** Begin **

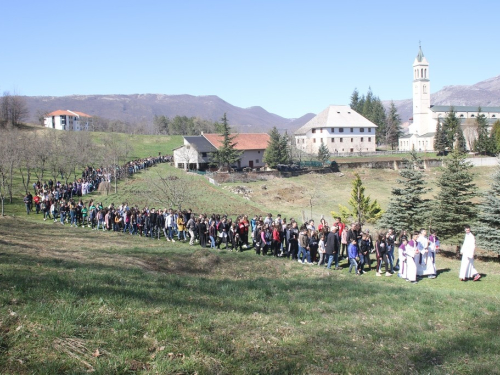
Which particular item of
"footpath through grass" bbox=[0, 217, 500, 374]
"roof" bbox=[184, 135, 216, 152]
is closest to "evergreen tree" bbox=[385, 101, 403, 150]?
"roof" bbox=[184, 135, 216, 152]

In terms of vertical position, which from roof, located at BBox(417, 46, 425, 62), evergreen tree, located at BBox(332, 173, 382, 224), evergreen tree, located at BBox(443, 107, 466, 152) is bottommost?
→ evergreen tree, located at BBox(332, 173, 382, 224)

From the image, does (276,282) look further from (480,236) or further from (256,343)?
(480,236)

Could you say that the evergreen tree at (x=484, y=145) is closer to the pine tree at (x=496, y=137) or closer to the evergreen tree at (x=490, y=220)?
the pine tree at (x=496, y=137)

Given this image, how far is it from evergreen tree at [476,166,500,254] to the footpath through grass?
1123cm

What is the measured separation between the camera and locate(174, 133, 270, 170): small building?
61.6 m

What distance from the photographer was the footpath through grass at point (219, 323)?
245 inches

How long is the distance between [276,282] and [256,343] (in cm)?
493

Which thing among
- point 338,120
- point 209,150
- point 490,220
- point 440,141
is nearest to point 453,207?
point 490,220

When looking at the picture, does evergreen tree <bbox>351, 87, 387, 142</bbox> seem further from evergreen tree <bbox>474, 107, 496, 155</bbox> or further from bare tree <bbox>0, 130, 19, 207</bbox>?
bare tree <bbox>0, 130, 19, 207</bbox>

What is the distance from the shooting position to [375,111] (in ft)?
364

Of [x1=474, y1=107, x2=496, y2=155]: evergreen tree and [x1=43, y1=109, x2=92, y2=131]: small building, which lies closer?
[x1=474, y1=107, x2=496, y2=155]: evergreen tree

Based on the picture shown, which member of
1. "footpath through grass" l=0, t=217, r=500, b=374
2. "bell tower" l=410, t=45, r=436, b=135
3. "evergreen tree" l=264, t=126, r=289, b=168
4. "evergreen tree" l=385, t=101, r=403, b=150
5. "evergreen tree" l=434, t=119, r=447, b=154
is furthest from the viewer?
"bell tower" l=410, t=45, r=436, b=135

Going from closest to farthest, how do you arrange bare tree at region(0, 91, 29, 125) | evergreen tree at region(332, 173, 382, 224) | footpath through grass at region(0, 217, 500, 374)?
footpath through grass at region(0, 217, 500, 374)
evergreen tree at region(332, 173, 382, 224)
bare tree at region(0, 91, 29, 125)

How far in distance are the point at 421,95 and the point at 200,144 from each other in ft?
238
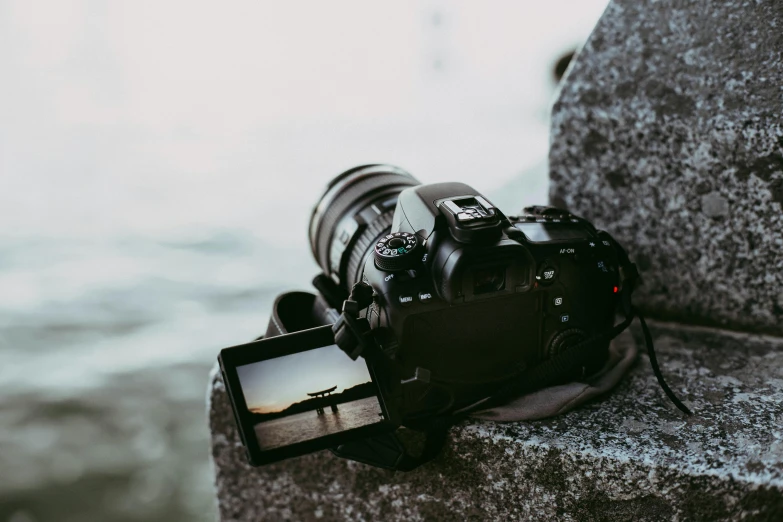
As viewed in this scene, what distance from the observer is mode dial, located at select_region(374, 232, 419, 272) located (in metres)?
0.78

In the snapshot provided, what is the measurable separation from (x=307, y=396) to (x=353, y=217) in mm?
343

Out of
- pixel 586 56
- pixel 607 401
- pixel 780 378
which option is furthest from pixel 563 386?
pixel 586 56

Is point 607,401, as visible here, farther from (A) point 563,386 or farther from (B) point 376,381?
(B) point 376,381

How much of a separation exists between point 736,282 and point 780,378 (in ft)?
0.56

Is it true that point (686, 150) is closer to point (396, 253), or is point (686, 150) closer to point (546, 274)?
point (546, 274)

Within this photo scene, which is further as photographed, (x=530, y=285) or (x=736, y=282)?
(x=736, y=282)

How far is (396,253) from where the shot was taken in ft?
2.58

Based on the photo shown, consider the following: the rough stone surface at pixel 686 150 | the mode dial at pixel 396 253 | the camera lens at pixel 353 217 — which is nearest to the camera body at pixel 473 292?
the mode dial at pixel 396 253

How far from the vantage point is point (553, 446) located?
32.3 inches

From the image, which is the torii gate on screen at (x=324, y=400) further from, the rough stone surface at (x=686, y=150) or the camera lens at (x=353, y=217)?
the rough stone surface at (x=686, y=150)

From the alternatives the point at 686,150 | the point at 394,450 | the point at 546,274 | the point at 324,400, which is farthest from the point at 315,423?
the point at 686,150

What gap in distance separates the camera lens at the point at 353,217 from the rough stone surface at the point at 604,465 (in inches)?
10.2

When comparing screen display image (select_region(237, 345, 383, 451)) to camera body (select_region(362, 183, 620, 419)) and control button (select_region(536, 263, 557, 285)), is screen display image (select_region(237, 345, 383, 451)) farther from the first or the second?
control button (select_region(536, 263, 557, 285))

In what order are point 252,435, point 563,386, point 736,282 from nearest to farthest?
point 252,435 → point 563,386 → point 736,282
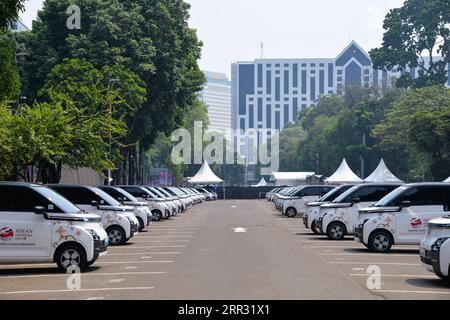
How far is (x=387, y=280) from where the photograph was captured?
17641mm

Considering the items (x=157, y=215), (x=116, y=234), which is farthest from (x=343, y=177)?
(x=116, y=234)

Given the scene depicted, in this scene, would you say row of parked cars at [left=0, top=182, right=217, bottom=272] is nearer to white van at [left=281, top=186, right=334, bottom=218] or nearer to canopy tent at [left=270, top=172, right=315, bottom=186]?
white van at [left=281, top=186, right=334, bottom=218]

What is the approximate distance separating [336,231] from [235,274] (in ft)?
40.8

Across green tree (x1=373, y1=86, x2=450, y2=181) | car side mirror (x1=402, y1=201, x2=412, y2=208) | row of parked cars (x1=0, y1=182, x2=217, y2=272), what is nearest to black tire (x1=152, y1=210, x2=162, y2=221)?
car side mirror (x1=402, y1=201, x2=412, y2=208)

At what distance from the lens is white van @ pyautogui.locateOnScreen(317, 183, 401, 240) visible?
29.1 metres

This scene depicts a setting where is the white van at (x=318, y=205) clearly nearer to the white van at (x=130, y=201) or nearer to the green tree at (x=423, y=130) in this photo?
the white van at (x=130, y=201)

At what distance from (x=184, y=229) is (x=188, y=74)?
31.7 metres

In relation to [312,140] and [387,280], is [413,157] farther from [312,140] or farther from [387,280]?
[387,280]

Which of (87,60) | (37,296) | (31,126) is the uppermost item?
(87,60)

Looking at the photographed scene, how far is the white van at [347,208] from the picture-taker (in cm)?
2911

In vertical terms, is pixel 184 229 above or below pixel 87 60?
below

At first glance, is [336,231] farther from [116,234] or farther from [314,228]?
[116,234]
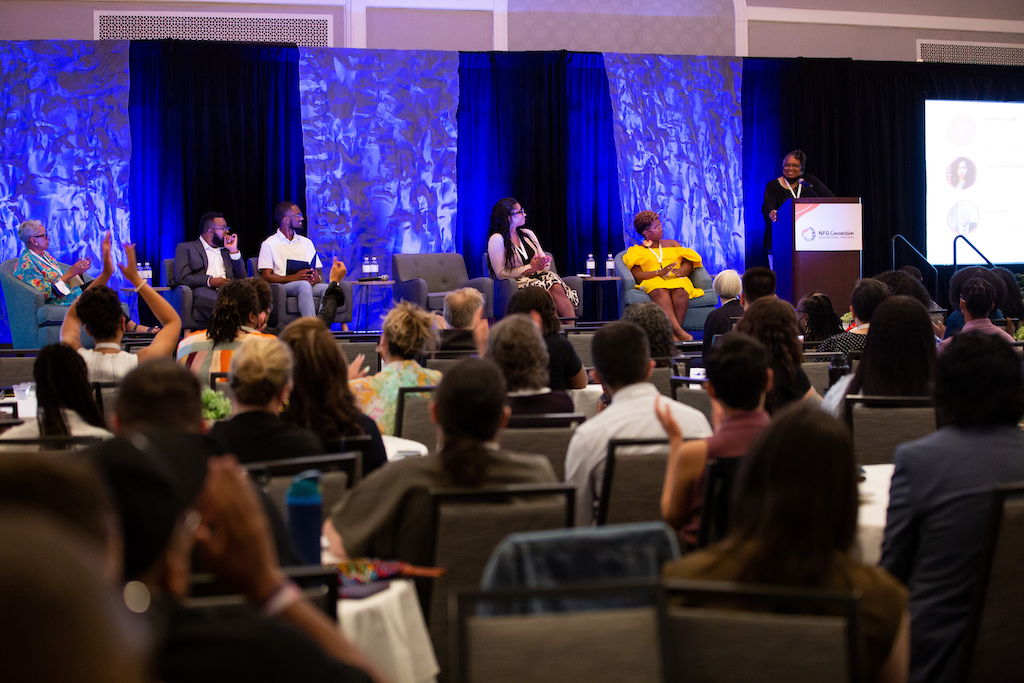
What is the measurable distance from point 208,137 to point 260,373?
25.8ft

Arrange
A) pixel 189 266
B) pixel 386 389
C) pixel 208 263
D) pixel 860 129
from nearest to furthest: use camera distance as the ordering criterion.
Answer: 1. pixel 386 389
2. pixel 189 266
3. pixel 208 263
4. pixel 860 129

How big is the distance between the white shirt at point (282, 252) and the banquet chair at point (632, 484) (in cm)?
693

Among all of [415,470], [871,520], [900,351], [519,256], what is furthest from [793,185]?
[415,470]

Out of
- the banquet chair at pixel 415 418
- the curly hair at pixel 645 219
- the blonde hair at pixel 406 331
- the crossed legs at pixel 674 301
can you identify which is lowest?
the banquet chair at pixel 415 418

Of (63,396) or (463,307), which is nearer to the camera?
(63,396)

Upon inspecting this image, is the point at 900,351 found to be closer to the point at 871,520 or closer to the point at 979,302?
the point at 871,520

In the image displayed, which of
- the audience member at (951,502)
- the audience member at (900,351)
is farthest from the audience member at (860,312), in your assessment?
the audience member at (951,502)

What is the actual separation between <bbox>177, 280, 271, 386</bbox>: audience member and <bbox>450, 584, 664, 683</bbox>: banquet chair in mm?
3179

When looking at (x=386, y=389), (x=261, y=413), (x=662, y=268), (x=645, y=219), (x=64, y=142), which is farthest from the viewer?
(x=64, y=142)

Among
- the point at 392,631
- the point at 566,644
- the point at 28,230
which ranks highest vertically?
the point at 28,230

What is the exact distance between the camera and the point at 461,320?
5211mm

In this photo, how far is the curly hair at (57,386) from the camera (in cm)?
299

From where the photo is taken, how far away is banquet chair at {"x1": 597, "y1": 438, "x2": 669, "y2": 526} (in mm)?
2572

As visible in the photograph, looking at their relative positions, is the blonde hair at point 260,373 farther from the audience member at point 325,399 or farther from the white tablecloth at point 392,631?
the white tablecloth at point 392,631
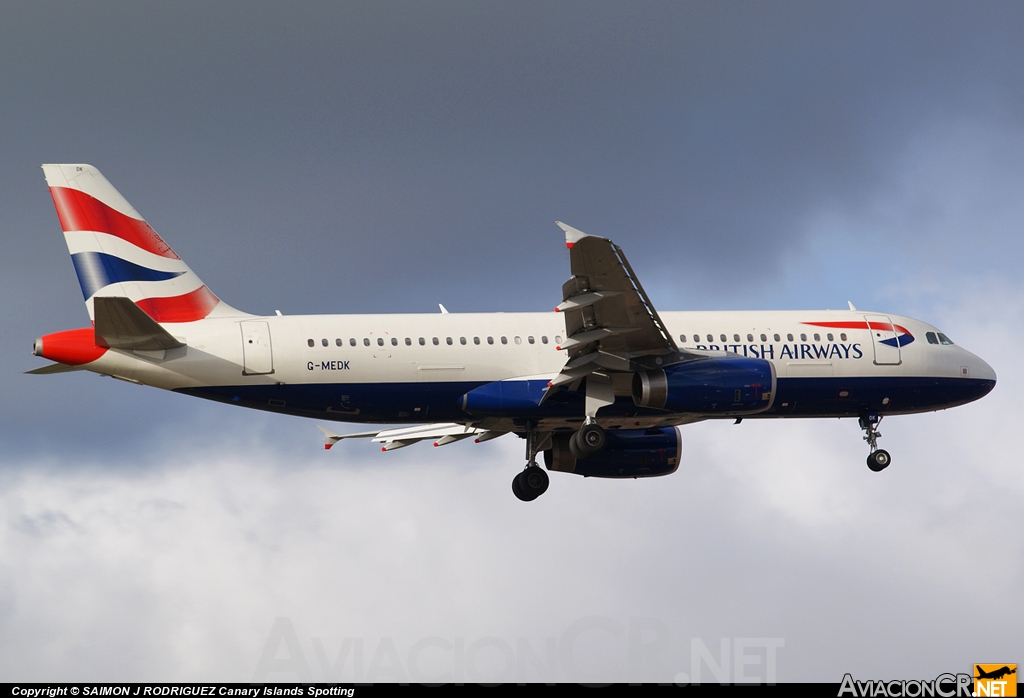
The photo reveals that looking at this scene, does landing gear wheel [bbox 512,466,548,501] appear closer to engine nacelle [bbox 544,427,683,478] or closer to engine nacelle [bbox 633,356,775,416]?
engine nacelle [bbox 544,427,683,478]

** End **

→ **Stated exercise**
Put the lines from the one containing "What is the measurable distance" up to and including the one containing "4. pixel 860 129" into a JSON list of strings, one string per line, leaving out blank lines.

→ **Expected output**
[
  "What is the measurable distance from point 208,137 to point 260,373?",
  "25.8ft",
  "Arrange",
  "A) pixel 189 266",
  "B) pixel 386 389",
  "C) pixel 208 263",
  "D) pixel 860 129",
  "from nearest to furthest: use camera distance as the ordering criterion.",
  "Answer: 1. pixel 386 389",
  "2. pixel 189 266",
  "3. pixel 208 263",
  "4. pixel 860 129"
]